__REQUIRED ACTION__:
Print every record below exactly as it stands.
***** EXERCISE DATA
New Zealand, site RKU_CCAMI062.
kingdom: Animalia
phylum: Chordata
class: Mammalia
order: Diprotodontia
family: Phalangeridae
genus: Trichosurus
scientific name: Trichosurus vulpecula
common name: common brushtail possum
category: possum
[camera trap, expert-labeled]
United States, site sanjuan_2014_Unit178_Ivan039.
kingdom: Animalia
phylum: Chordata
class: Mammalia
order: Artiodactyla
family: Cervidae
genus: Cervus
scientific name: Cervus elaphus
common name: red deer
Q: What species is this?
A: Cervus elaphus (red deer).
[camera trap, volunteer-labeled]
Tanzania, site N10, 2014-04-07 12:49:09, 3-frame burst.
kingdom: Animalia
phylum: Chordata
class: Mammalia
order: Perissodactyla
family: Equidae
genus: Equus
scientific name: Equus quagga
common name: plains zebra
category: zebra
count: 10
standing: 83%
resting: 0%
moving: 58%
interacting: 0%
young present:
**********
__THE COMPLETED TASK__:
New Zealand, site RKU_CCAMI062.
kingdom: Animalia
phylum: Chordata
class: Mammalia
order: Diprotodontia
family: Phalangeridae
genus: Trichosurus
scientific name: Trichosurus vulpecula
common name: common brushtail possum
category: possum
[camera trap, expert-labeled]
United States, site sanjuan_2014_Unit178_Ivan039.
kingdom: Animalia
phylum: Chordata
class: Mammalia
order: Artiodactyla
family: Cervidae
genus: Cervus
scientific name: Cervus elaphus
common name: red deer
Q: What species is this?
A: Cervus elaphus (red deer).
[camera trap, volunteer-labeled]
Tanzania, site N10, 2014-04-07 12:49:09, 3-frame burst.
kingdom: Animalia
phylum: Chordata
class: Mammalia
order: Perissodactyla
family: Equidae
genus: Equus
scientific name: Equus quagga
common name: plains zebra
category: zebra
count: 10
standing: 83%
resting: 0%
moving: 58%
interacting: 0%
young present:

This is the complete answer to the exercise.